=== Text block ===

WASHINGTON, Aug. 30 (Xinhua) -- U.S. job growth in August is expected to slow down amid a Delta variant-fueled COVID-19 surge, Diane Swonk, chief economist at Grant Thornton, a major accounting firm, said Monday.
Payroll employment is expected to rise by 675,000 in August after reaching 943,000 in July, Swonk said in a blog, noting that new jobs in public education likely drove employment in August as schools and universities "scrambled to reopen shuttered facilities."
The economist, however, noted that some schools have been forced to quarantine or return to online after opening, and most of those closures occurred after the survey week for the August payroll data.
"A surge in infections triggered by the Delta variant is expected to slow the pace of hiring in leisure and hospitality," she said. Credit card data, for example, show that spending at restaurants stalled in late July and August when infections surged.
Hiring in health care, meanwhile, is expected to slow because elective surgeries have been scaled back or cancelled in some of the worst affected parts of the country, according to Swonk.
On the bright side, hiring in manufacturing is expected to pick up as some plants that were idled due to chip shortages started to come back online, and hiring in professional services and at investment banks is expected to grow.
U.S. employers added 943,000 jobs in July despite a surge in COVID-19 Delta variant cases, with the unemployment rate dropping to 5.4 percent, according to data from the U.S. Labor Department.
The labor force participation rate was little changed at 61.7 percent in July and has remained within a narrow range of 61.4 percent to 61.7 percent since June 2020, according to the report.
Swonk said the unemployment rate is forecast to hold at 5.4 percent for August, with an uptick in the labor participation rate the main reason.
"A surge in pay for low-wage jobs, reopening of schools and an end to expansions and supplements to unemployment insurance are expected to bring back some workers from the sidelines," she said, noting that expansions are scheduled to end on Sept. 6.
"The unknown is how much concern about contagion and uneven school re-openings will affect the participation of parents who have young children," Swonk said, adding that the crisis exposed and exacerbated a glaring gap in affordable childcare, which hit single mothers the hardest.
Another hurdle, she noted, is an increase in retirements, and many who worked part-time are no longer willing to risk the hazards of a frontline job for a few hours of pay.

=== Record extracts ===

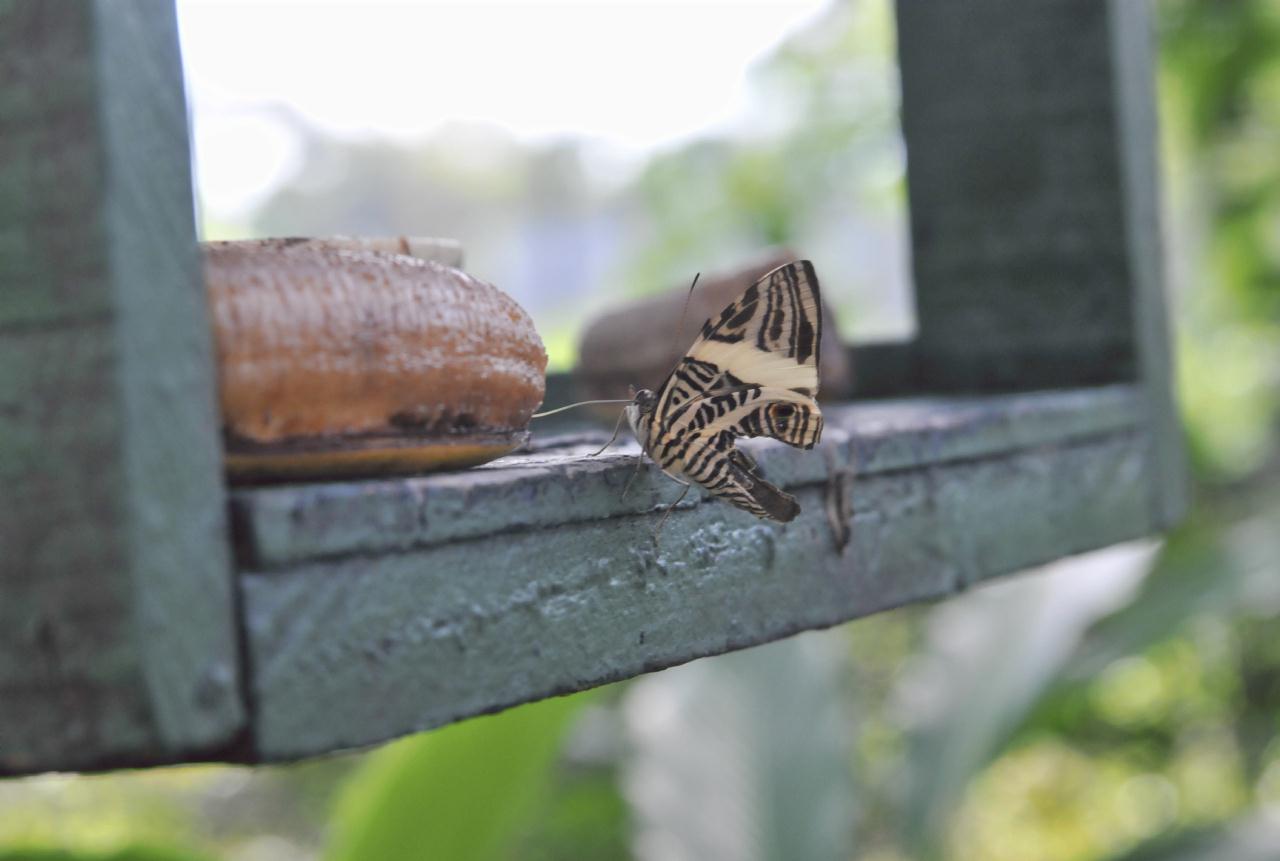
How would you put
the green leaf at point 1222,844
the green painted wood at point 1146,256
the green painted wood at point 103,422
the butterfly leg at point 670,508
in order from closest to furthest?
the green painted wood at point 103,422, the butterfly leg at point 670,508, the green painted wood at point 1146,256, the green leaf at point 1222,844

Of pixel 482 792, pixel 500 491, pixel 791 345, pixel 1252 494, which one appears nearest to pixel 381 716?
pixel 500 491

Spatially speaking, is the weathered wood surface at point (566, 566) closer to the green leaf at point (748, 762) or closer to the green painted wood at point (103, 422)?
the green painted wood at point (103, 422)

===
=== Record extracts ===

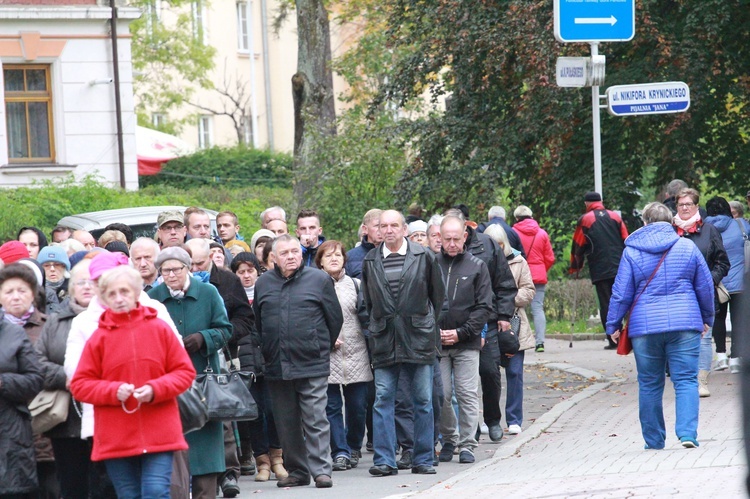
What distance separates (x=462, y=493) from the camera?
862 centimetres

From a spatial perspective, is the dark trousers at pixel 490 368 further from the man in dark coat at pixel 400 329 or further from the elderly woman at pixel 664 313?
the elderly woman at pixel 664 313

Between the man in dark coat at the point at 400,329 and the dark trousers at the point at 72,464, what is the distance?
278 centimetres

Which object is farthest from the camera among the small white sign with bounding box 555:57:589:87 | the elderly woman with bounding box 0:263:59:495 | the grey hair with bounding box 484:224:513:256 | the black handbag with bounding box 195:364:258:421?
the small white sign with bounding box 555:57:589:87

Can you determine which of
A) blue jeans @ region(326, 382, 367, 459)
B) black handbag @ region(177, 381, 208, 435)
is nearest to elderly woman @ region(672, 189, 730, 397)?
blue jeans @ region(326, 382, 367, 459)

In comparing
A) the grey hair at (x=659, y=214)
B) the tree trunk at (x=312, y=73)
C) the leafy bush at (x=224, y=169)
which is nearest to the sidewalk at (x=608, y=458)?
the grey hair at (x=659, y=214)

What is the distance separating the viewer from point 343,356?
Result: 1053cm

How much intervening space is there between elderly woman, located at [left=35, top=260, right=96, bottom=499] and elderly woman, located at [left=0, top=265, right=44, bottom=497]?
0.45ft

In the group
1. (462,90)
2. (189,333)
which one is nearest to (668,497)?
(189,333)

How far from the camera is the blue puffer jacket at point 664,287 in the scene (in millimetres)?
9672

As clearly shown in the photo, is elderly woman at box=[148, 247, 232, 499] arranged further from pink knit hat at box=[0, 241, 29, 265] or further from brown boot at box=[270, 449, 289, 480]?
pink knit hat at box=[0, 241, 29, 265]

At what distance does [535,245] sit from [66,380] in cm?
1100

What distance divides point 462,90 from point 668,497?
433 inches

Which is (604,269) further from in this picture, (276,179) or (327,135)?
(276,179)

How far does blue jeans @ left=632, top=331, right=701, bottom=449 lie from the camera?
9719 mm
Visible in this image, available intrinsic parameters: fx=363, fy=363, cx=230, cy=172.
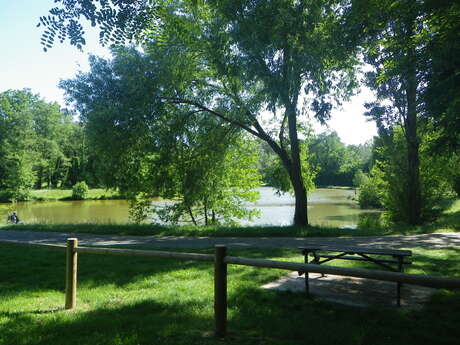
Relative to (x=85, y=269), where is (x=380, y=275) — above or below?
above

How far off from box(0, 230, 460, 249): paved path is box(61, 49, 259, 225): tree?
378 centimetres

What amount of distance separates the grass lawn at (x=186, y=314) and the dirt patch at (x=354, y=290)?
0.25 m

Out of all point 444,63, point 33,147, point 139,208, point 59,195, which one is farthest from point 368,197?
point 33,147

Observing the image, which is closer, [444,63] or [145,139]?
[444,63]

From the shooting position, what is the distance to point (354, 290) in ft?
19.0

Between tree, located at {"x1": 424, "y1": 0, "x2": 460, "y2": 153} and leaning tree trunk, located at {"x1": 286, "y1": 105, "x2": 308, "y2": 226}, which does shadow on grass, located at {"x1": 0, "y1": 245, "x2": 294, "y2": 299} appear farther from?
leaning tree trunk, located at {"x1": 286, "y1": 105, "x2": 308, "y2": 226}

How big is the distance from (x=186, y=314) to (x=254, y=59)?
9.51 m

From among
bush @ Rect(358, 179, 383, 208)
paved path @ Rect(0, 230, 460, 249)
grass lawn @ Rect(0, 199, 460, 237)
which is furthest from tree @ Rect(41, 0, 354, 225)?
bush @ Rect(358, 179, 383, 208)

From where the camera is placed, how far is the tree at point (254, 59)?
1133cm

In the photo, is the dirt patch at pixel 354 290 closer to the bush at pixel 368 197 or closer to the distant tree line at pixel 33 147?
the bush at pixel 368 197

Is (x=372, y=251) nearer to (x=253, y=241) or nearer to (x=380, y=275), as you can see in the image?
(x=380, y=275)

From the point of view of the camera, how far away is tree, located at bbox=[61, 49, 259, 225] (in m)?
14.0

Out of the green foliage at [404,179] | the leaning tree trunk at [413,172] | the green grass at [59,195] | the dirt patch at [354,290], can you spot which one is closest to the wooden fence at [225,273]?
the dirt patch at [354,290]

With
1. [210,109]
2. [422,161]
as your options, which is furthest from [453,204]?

===
=== Record extracts ===

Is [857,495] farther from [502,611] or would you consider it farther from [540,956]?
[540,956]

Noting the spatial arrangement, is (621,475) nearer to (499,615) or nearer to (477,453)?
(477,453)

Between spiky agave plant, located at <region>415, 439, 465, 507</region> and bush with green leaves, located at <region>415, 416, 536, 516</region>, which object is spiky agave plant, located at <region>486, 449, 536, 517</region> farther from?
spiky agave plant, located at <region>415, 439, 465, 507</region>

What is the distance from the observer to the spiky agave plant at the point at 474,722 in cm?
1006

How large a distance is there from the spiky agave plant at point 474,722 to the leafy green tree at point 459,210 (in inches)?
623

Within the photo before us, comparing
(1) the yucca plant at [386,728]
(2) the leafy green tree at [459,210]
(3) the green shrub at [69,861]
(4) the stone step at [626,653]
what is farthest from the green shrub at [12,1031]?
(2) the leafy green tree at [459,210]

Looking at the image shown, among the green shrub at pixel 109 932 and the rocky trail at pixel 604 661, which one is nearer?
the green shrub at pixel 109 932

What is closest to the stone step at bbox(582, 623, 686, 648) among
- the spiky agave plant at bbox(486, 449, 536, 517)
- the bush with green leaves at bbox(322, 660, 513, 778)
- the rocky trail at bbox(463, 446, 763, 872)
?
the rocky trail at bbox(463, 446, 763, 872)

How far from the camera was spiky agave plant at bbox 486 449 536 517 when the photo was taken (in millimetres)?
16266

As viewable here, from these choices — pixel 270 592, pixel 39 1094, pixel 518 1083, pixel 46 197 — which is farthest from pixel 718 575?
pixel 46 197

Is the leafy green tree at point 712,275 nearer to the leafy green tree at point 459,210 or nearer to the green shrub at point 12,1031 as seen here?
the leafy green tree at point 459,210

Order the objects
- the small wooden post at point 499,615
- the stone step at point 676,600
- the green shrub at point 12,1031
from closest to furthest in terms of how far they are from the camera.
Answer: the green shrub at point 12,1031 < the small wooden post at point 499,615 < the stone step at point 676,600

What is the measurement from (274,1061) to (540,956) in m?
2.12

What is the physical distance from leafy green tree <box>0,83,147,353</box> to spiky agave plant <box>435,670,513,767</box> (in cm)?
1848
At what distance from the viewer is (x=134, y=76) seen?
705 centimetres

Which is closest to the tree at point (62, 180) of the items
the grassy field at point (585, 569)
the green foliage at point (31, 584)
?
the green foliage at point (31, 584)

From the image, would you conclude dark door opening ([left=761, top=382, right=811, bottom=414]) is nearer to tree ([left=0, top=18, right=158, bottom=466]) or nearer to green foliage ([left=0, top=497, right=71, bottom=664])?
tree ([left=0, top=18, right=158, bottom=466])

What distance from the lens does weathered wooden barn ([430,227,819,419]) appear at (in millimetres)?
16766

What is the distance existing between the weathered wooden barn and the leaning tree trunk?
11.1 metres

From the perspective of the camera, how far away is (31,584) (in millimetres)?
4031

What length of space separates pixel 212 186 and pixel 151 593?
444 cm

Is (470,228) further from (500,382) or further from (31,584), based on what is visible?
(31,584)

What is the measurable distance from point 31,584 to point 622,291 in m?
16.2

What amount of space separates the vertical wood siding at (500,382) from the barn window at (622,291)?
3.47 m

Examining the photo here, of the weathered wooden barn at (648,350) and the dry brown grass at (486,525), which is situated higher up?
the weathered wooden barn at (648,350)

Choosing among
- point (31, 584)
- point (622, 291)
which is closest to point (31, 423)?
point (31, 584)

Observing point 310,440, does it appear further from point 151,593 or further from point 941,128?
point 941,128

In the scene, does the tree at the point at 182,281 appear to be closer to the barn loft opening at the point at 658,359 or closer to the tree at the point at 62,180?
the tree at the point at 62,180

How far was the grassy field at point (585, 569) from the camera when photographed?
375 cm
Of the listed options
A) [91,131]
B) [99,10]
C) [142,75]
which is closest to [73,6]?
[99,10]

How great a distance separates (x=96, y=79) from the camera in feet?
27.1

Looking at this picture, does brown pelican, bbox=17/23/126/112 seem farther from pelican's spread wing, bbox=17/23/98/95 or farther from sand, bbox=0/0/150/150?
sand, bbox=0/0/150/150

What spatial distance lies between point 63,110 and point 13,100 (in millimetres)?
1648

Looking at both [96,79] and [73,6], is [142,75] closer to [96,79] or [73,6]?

===

- _Check your understanding_:
1) Retype the part of the article on August job growth word for word, starting at "Swonk said the" and ending at "mothers the hardest.".
2) Decide whether each statement agrees with the article on August job growth: (a) Swonk expects payroll employment to rise by 675,000 in August; (b) the unemployment rate rose to 5.4 percent in July; (c) hiring in manufacturing is expected to slow because of chip shortages. Answer yes or no for each and quote the words from the article that settle it.

- _Answers for the tasks_:
1)
Swonk said the unemployment rate is forecast to hold at 5.4 percent for August, with an uptick in the labor participation rate the main reason.
"A surge in pay for low-wage jobs, reopening of schools and an end to expansions and supplements to unemployment insurance are expected to bring back some workers from the sidelines," she said, noting that expansions are scheduled to end on Sept. 6.
"The unknown is how much concern about contagion and uneven school re-openings will affect the participation of parents who have young children," Swonk said, adding that the crisis exposed and exacerbated a glaring gap in affordable childcare, which hit single mothers the hardest.

2)
(a) Yes: "Payroll employment is expected to rise by 675,000 in August"
(b) No: "with the unemployment rate dropping to 5.4 percent"
(c) No: "hiring in manufacturing is expected to pick up as some plants that were idled due to chip shortages started to come back online"